We would probably keep the nftest tools/code in a separate repo since it's not written in groovy.
I also don't think we're going to be able to get the correct hash name for each process, so prefer the injection of a storeDir
in a nextflow config file for all processes. We would, however, need a way for the processes' name to be included in the storeDir directive, and I can't see a way to do that currently with config files. Might need that to be added to Nextflow.
The user would then have to create empty/dummy files for all preceding, unused processes in the form
testdata/my_test/input/[PROCESS_NAME]/[OUTPUT_FILENAME]
The contents of testdata/my_test/input
would then be copied to a temporary working directory that will be injected as the storeDir
(+ process name) for each process via a config file.
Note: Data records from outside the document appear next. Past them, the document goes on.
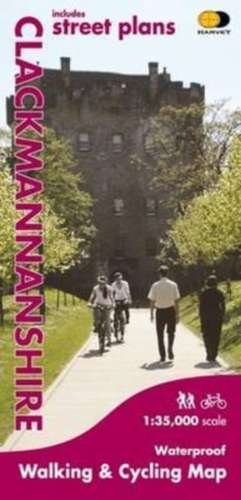 Clackmannanshire de Harvey Map Services Ltd.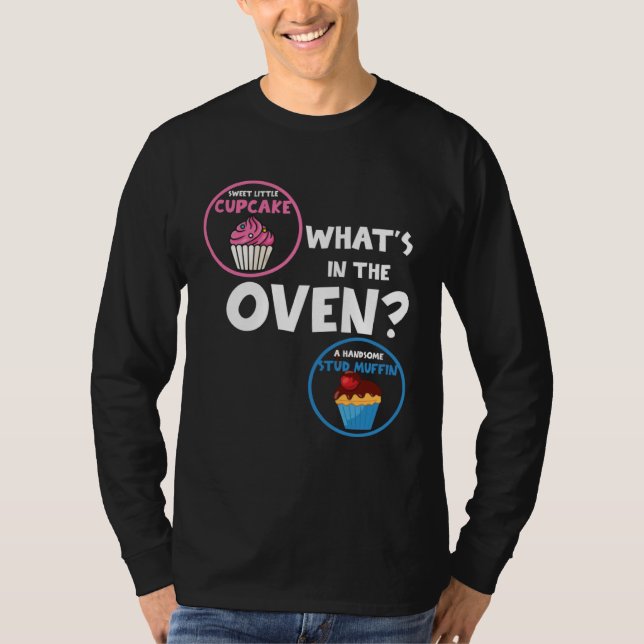 Gender Reveal Party  What s In The Oven Cupcake or T-Shirt (Vorderseite)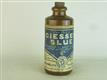 23661 Old Vintage Antique Glass Hardware Store Bottle Label Blue Dye Ink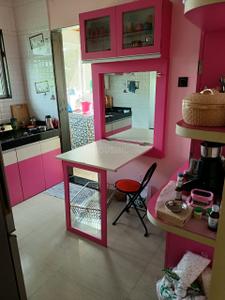 Kitchen Image of 750 Sq.ft 1 BHK Apartment / Flat for rent in Vaishnavi Sahil Heights, Pimple Nilakh Pune for Rs. 25000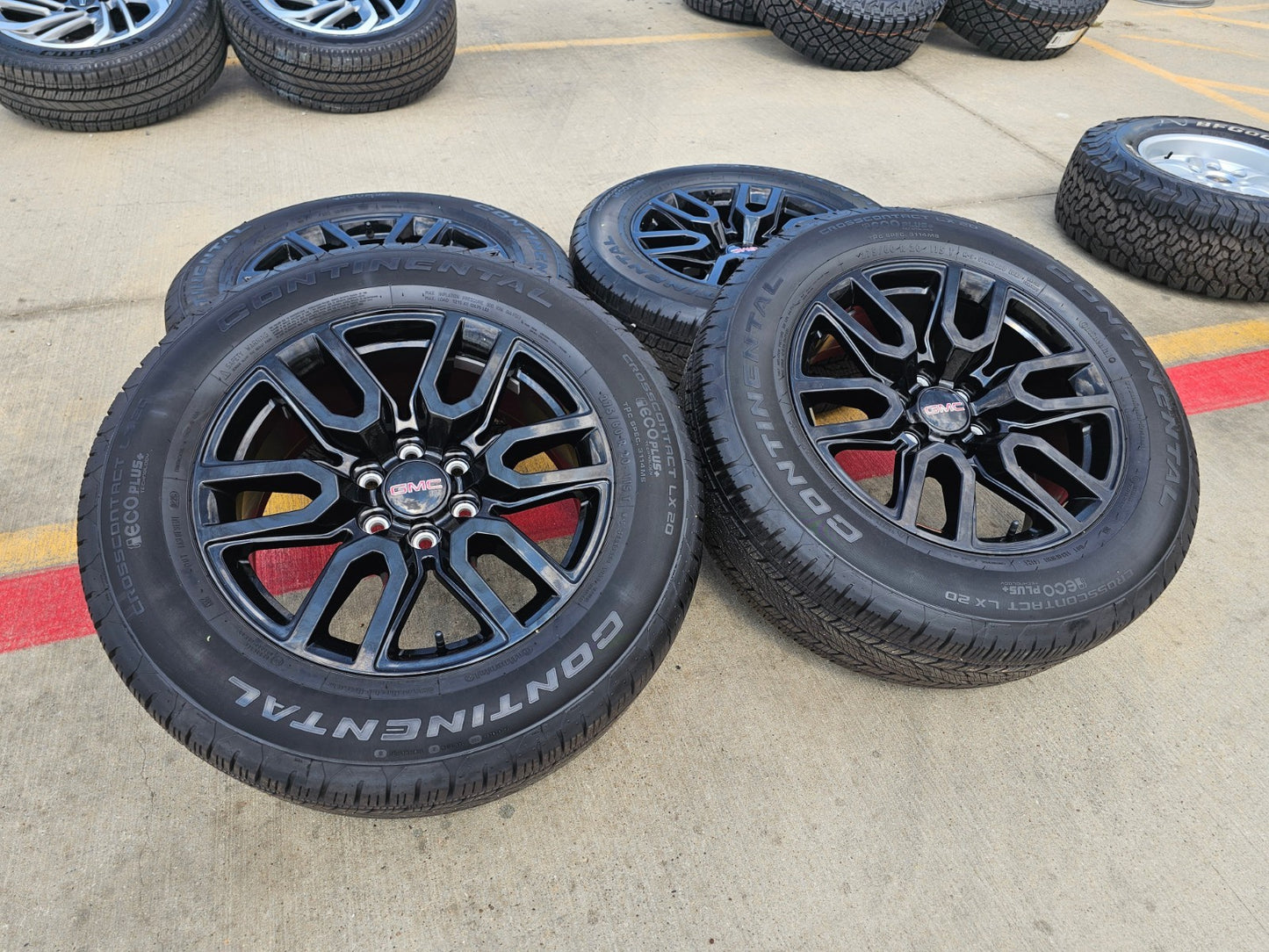 20" GMC Sierra Yukon AT4X Silverado OEM 5914 wheels rims SET CONTINENTAL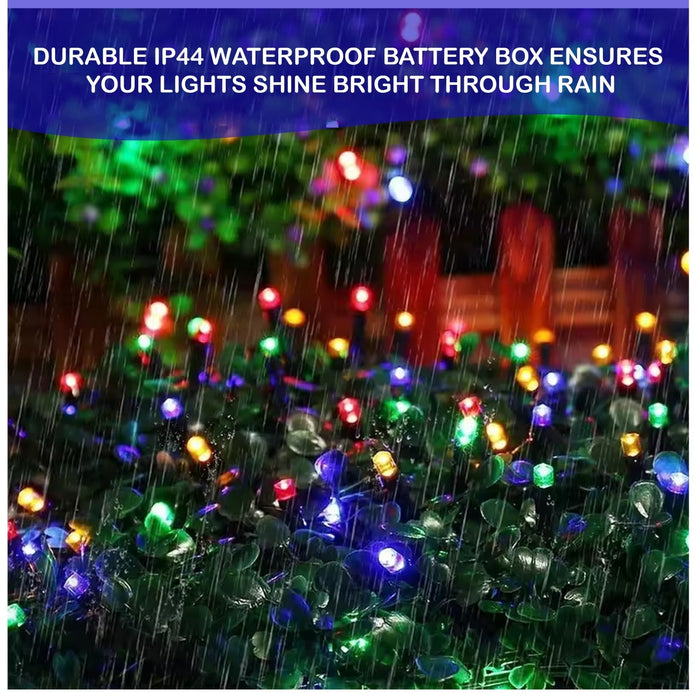 Battery Operated Fairy Lights with Timer Christmas Tree Indooroutdoor Xmas Decor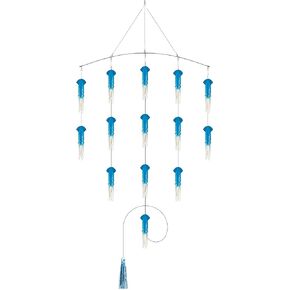 BLUEWING 18"/36" Fishing Soft Squid Spreader Bar Offshore Fishing Spreader Bar with 6in/9in Soft Squid and Big Game Trolling Lure for Wahoo Tuna Marlin Mahi Mahi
All process that aren't to be executed should then have the none
executor (mentioned above) and the test script will run Nextflow. This will:
Thoughts?
Great! Makes a lot of sense :+1:
One nitpick: I love the executor: none
idea but maybe nextflow should exit successfully instead of with a failure? This would be more helpful for the test exit status check.
Is there a comparable unit testing framework in java? Nextflow already had unit tests, so I guess there must be. It would be nice to keep this inside nextflow and not a separate program if possible I think.
Phil
Also: instead of telling downstream processes not to run, it could be better to squash the output channels of the selected process that will run. Then we don’t need to know the shape of the DAG before writing the config - nextflow can just pick one process at a time and squash its output channels.
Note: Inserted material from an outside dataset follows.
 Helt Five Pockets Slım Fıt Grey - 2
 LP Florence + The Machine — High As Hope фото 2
Note that I think executor: none
could still be a generally useful thing to have though. This would make it easy for people to write a custom config script that selectively disables parts of other people’s pipelines for example. At the moment we have tonnes of when: !params.skipProcessFoo
in a few pipelines which could be removed with this for example.
Has anyone given a thought how this looks with DSL-2 being on the table? I'd like to be able to unittest a process in a module
There was quite a bit of discussion around this at the 2019 meeting. However, I've not seen any working examples yet.
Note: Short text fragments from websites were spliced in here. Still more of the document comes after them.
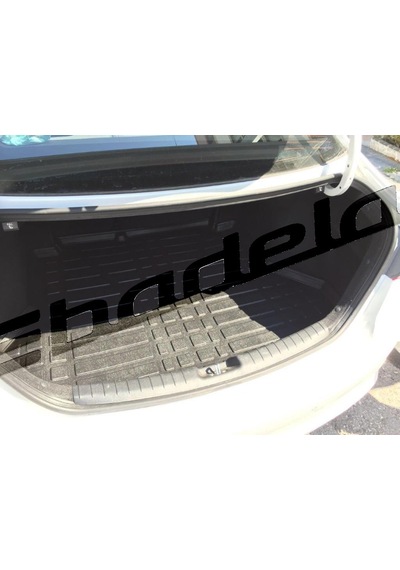 Hyundaı Elantra 2016-2021 Bagaj Havuzu Kokusuz Kaucuk 3D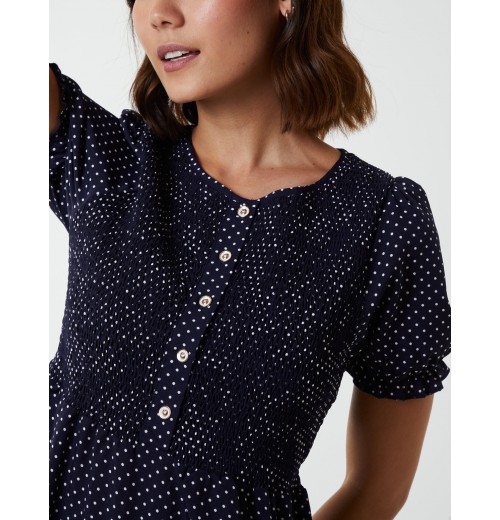 Polkadot Tie Waist Midi Dress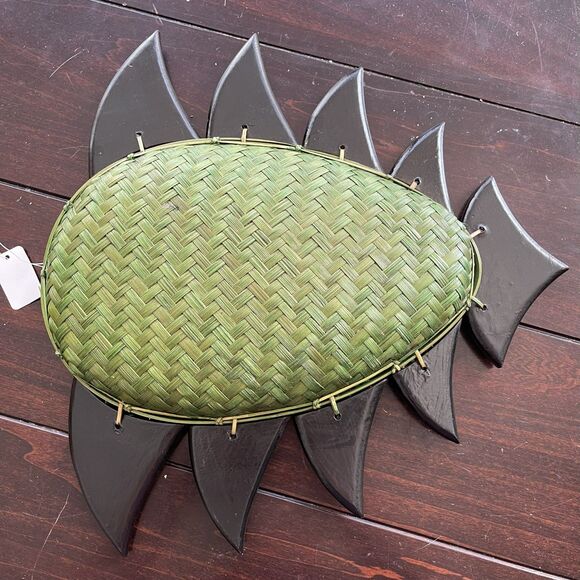 Pier 1 Imports Bamboo‎ Pine Tree Tray – Rustic Holiday Decor NWT - Picture 9 of 11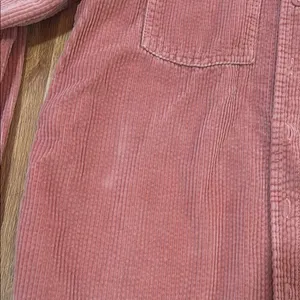 American Eagle Corduroy Button Down Shirt in Pink thumbnail 7
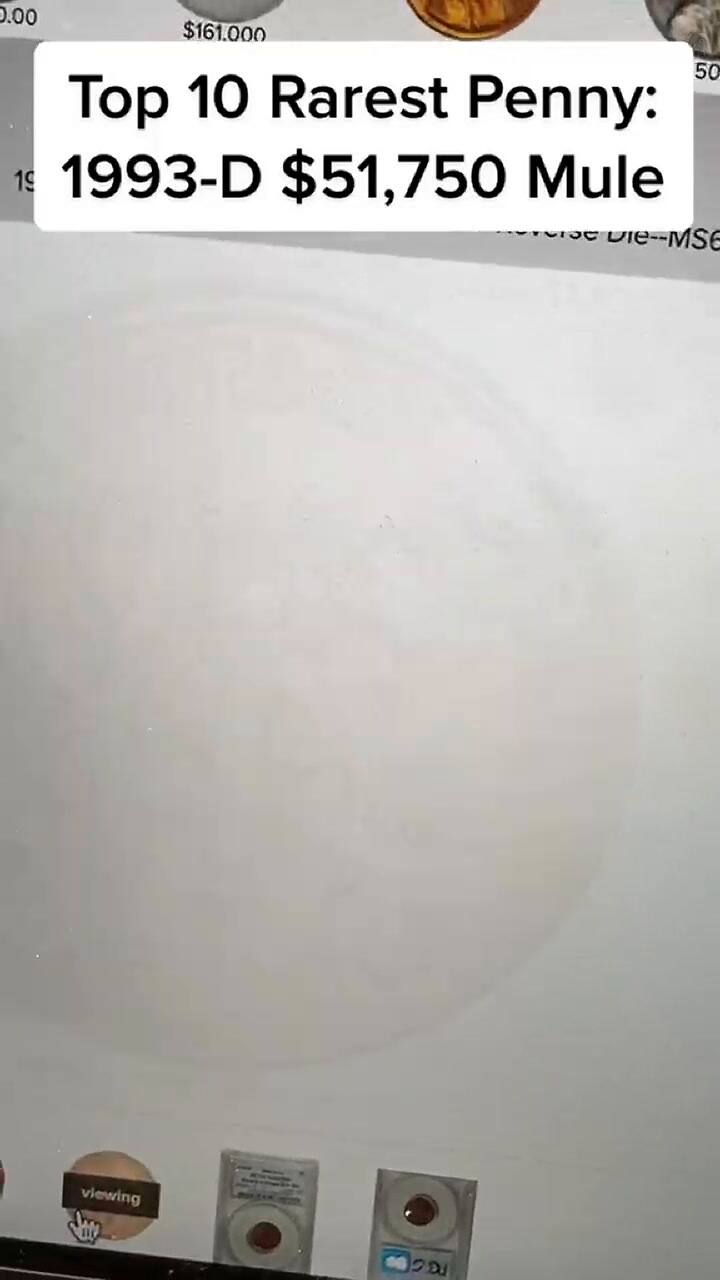 Un tiktoker cuenta la historia de un centavo que se subastó por más de 50 mil dólares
just cross-referencing as this popped up in the same search https://code.askimed.com/nf-test/getting-started/
Disclaimer: I had at best a 5 min glimpse at nf-test
Thanks @sfehrmann! This GitHub issue is documenting a Nextflow user meeting from 4 years ago, it's not an issue for active development :) nf-test didn't exist at the time, but you're absolutely right that it's a great tool 👍🏻 So good for future googlers..
There's also this: https://github.com/LUMC/pytest-workflow
Notes from our discussion about how a new generic unit testing module could work:
Testing would essentially act as a wrapper, with three steps:
storeDir
This tool could then be run, specifying which process should be tested. It could then be run in parallel for each process of interest.